• _Required work_: Rewrite the records below with every "long dark tail" replaced by "dark tail feathers" and everything else unchanged. Leave the pictures out.

• _Source data_:
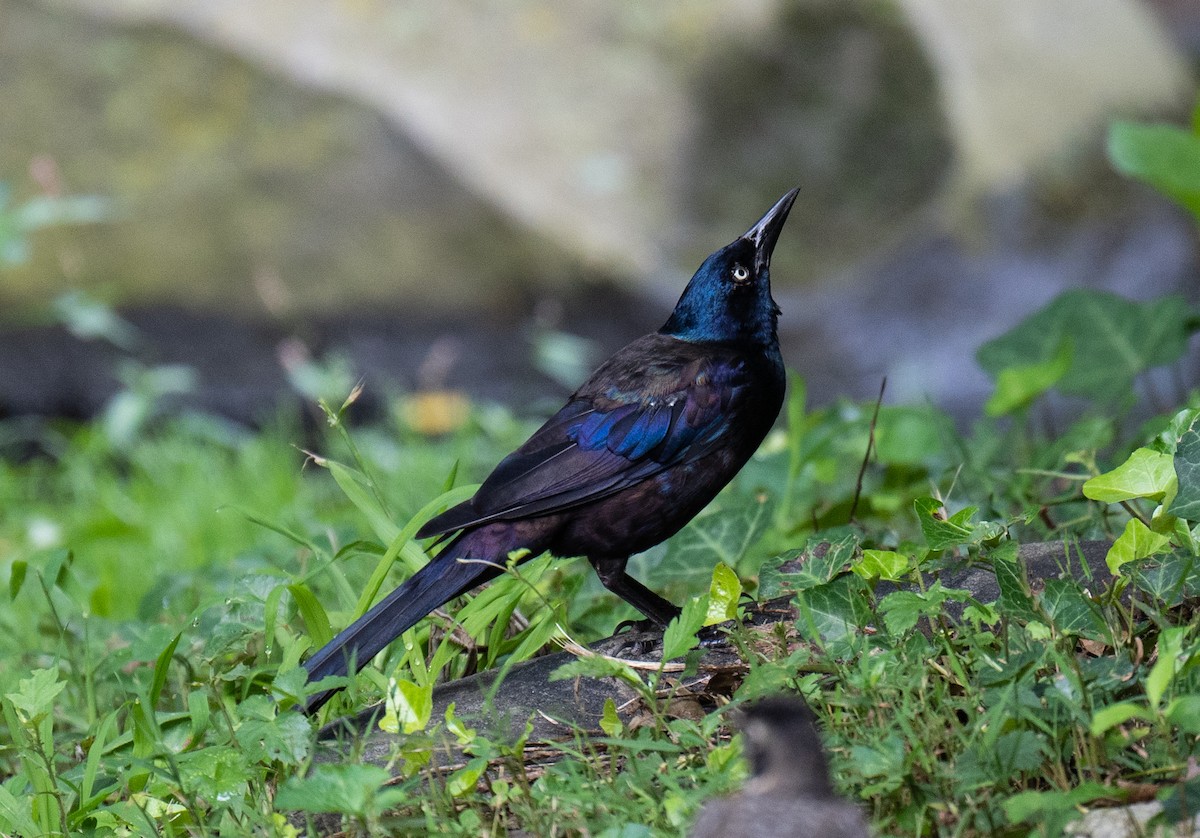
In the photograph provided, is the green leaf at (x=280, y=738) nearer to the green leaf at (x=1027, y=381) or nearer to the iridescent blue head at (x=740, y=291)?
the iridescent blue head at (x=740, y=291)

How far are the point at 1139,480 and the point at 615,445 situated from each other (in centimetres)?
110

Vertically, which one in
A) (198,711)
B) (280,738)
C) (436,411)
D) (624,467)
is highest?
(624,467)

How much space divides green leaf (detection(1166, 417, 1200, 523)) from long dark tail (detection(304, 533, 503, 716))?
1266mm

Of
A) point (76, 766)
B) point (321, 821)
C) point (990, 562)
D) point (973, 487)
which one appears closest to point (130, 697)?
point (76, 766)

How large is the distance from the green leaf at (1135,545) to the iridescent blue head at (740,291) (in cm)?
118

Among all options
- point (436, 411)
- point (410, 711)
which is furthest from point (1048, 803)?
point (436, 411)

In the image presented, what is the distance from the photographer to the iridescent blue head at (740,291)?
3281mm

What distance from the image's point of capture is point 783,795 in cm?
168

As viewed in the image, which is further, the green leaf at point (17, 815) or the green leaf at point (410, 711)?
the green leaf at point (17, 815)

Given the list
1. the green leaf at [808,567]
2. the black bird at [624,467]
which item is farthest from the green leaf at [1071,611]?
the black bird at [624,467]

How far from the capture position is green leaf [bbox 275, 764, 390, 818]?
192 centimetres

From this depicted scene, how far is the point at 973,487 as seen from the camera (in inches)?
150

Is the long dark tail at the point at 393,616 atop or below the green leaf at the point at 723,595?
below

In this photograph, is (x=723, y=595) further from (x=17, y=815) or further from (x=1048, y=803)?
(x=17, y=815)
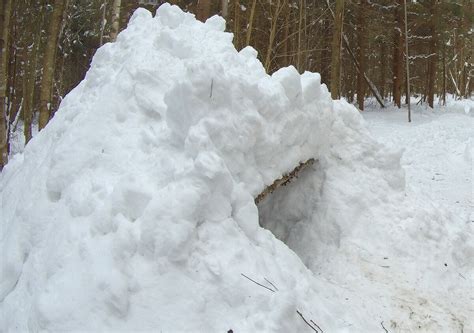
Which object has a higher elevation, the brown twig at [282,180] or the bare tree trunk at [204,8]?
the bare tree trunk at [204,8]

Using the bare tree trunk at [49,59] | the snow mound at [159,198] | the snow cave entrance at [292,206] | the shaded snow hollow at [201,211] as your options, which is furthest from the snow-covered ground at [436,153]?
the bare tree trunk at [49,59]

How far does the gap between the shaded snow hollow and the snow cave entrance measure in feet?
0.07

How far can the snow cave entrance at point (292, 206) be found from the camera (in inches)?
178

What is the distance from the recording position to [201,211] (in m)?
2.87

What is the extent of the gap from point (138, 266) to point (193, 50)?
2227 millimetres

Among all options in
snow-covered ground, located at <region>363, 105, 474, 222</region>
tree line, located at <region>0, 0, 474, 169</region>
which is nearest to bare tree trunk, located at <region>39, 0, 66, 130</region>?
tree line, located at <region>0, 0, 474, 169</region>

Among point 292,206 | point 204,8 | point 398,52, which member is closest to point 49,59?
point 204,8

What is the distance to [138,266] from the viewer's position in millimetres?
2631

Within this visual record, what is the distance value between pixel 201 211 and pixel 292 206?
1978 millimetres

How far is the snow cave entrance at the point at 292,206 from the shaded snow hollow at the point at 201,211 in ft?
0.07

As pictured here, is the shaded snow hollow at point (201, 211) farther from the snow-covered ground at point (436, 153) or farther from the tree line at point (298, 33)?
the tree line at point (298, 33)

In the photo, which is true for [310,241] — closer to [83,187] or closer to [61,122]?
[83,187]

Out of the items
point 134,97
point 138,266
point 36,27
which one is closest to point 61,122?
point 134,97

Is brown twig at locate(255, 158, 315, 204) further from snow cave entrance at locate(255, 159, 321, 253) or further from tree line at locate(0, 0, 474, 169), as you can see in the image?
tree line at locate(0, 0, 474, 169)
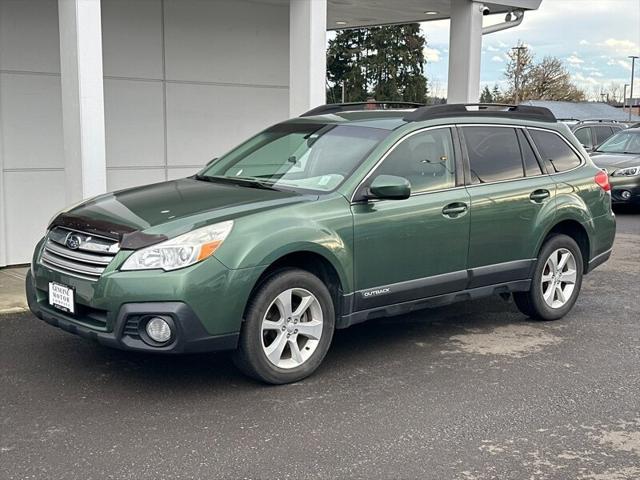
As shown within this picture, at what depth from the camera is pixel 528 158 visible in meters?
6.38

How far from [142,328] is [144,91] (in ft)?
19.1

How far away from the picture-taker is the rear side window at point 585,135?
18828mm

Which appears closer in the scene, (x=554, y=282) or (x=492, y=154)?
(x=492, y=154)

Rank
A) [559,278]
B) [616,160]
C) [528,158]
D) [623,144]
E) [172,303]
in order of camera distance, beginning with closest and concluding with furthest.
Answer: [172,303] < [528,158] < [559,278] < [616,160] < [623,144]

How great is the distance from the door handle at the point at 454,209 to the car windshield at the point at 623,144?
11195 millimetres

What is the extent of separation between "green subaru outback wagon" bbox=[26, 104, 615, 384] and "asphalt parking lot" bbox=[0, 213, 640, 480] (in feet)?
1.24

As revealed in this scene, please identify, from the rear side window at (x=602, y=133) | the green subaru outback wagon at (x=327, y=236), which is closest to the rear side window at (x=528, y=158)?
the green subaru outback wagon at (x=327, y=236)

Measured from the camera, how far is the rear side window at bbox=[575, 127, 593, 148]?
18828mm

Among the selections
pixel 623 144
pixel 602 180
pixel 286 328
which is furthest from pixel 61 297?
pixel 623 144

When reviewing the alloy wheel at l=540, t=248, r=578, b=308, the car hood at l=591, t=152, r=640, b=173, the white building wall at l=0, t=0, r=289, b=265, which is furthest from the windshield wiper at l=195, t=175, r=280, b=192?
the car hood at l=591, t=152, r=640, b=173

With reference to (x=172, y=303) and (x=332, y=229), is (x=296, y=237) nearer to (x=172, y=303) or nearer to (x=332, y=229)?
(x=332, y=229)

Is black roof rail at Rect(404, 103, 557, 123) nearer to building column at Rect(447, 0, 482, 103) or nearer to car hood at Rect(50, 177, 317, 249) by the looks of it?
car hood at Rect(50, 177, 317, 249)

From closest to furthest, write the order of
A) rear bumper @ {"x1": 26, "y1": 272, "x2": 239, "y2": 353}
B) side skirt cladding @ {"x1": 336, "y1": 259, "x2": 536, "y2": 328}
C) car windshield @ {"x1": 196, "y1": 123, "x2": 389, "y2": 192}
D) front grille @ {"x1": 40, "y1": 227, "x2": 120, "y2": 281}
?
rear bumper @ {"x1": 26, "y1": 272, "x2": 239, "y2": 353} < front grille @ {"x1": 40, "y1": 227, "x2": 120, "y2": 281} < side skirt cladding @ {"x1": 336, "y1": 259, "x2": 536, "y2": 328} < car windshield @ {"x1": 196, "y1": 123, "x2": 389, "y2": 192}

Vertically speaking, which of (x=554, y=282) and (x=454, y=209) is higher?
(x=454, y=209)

• _Output of the exercise_:
In the photograph provided, is the green leaf at (x=280, y=738) nearer to the green leaf at (x=1027, y=381) or nearer to the iridescent blue head at (x=740, y=291)?
the iridescent blue head at (x=740, y=291)

How far are the point at 1139,480 and the point at 615,445 situated from each other (in centimetres)?
110

Vertically, which one in
A) (198,711)
B) (280,738)
C) (436,411)
D) (624,467)
is highest?
(624,467)

How much space divides green leaf (detection(1166, 417, 1200, 523)) from dark tail feathers (detection(304, 533, 503, 716))?
1266mm

Of
A) point (76, 766)
B) point (321, 821)
C) point (990, 562)
D) point (973, 487)
which one appears closest to point (130, 697)?
point (76, 766)

How large is the distance from the green leaf at (1135,545) to the iridescent blue head at (740,291) (in cm)?
118

Among all options
- point (436, 411)
- point (410, 711)
which is furthest from point (1048, 803)?
point (436, 411)

In the image presented, what is the distance from the photographer to the iridescent blue head at (740,291)?
3281mm

What distance from the image's point of capture is point 783,795 in cm?
168

As viewed in the image, which is further, the green leaf at point (17, 815) or the green leaf at point (410, 711)?
the green leaf at point (17, 815)

Given the list
1. the green leaf at [808,567]
2. the black bird at [624,467]
which item is farthest from the green leaf at [1071,611]?
the black bird at [624,467]

How far from the capture position is green leaf [bbox 275, 764, 390, 818]?
192 centimetres

From this depicted scene, how far is the point at 973,487 as seen from the camera (in inches)?
150

Is the dark tail feathers at the point at 393,616 atop or below the green leaf at the point at 723,595?
below

In this photograph, is (x=723, y=595) further from (x=17, y=815) or further from (x=1048, y=803)?
(x=17, y=815)
Which object has a higher elevation, the brown twig at [282,180] or the bare tree trunk at [204,8]?
the bare tree trunk at [204,8]

Using the bare tree trunk at [49,59] | the snow mound at [159,198] | the snow cave entrance at [292,206] | the shaded snow hollow at [201,211] as your options, which is furthest from the snow-covered ground at [436,153]?
the bare tree trunk at [49,59]

How far does the gap between the shaded snow hollow and the snow cave entrance measure in feet?
0.07

How far can the snow cave entrance at point (292, 206) be found from the camera (in inches)?
178

What is the distance from the recording position to [201,211] (in m)?
2.87

What is the extent of the gap from point (138, 266) to point (193, 50)?
2227 millimetres

Among all options in
snow-covered ground, located at <region>363, 105, 474, 222</region>
tree line, located at <region>0, 0, 474, 169</region>
which is nearest to bare tree trunk, located at <region>39, 0, 66, 130</region>?
tree line, located at <region>0, 0, 474, 169</region>

Among point 292,206 | point 204,8 | point 398,52, which member is closest to point 49,59?
point 204,8

What is the distance to [138,266] from the viewer's position in millimetres?
2631

Within this visual record, what is the distance value between pixel 201 211 and pixel 292 206?
1978 millimetres

How far is the snow cave entrance at the point at 292,206 from the shaded snow hollow at the point at 201,211 in ft?
0.07

As pictured here, is the shaded snow hollow at point (201, 211) farther from the snow-covered ground at point (436, 153) or farther from the tree line at point (298, 33)?
the tree line at point (298, 33)

In the photo, which is true for [310,241] — closer to [83,187] or closer to [61,122]?
[83,187]

Out of the items
point 134,97
point 138,266
point 36,27
which one is closest to point 61,122?
point 134,97

Is brown twig at locate(255, 158, 315, 204) further from snow cave entrance at locate(255, 159, 321, 253) or further from tree line at locate(0, 0, 474, 169), as you can see in the image?
tree line at locate(0, 0, 474, 169)
As shown within this picture, at what depth from the camera is pixel 528 158 visible in meters?
6.38

How far from [142,328] is [144,91] (in ft)?
19.1

How far away from the picture-taker is the rear side window at point 585,135?
18828mm

Which appears closer in the scene, (x=554, y=282) or (x=492, y=154)?
(x=492, y=154)

Rank
A) [559,278]
B) [616,160]
C) [528,158]
D) [623,144]
E) [172,303]
in order of camera distance, beginning with closest and concluding with furthest.
Answer: [172,303] < [528,158] < [559,278] < [616,160] < [623,144]

How great is the distance from the door handle at the point at 454,209 to the car windshield at the point at 623,144?
11195 millimetres

What is the extent of separation between "green subaru outback wagon" bbox=[26, 104, 615, 384] and "asphalt parking lot" bbox=[0, 213, 640, 480] (in feet)?
1.24

As revealed in this scene, please identify, from the rear side window at (x=602, y=133) | the green subaru outback wagon at (x=327, y=236), which is closest to the rear side window at (x=528, y=158)?
the green subaru outback wagon at (x=327, y=236)

Measured from the camera, how far is the rear side window at bbox=[575, 127, 593, 148]?
18828mm

Among the selections
pixel 623 144
pixel 602 180
pixel 286 328
which is furthest from pixel 61 297?
pixel 623 144

When reviewing the alloy wheel at l=540, t=248, r=578, b=308, the car hood at l=591, t=152, r=640, b=173, the white building wall at l=0, t=0, r=289, b=265, which is furthest from the windshield wiper at l=195, t=175, r=280, b=192?
the car hood at l=591, t=152, r=640, b=173

With reference to (x=172, y=303) and (x=332, y=229), is (x=296, y=237) nearer to (x=172, y=303) or nearer to (x=332, y=229)?
(x=332, y=229)

Is black roof rail at Rect(404, 103, 557, 123) nearer to building column at Rect(447, 0, 482, 103) or nearer to car hood at Rect(50, 177, 317, 249) by the looks of it?
car hood at Rect(50, 177, 317, 249)

From closest to furthest, write the order of
A) rear bumper @ {"x1": 26, "y1": 272, "x2": 239, "y2": 353}
B) side skirt cladding @ {"x1": 336, "y1": 259, "x2": 536, "y2": 328}
C) car windshield @ {"x1": 196, "y1": 123, "x2": 389, "y2": 192}
D) front grille @ {"x1": 40, "y1": 227, "x2": 120, "y2": 281}
?
rear bumper @ {"x1": 26, "y1": 272, "x2": 239, "y2": 353} < front grille @ {"x1": 40, "y1": 227, "x2": 120, "y2": 281} < side skirt cladding @ {"x1": 336, "y1": 259, "x2": 536, "y2": 328} < car windshield @ {"x1": 196, "y1": 123, "x2": 389, "y2": 192}

Vertically speaking, which of (x=554, y=282) and (x=454, y=209) is higher?
(x=454, y=209)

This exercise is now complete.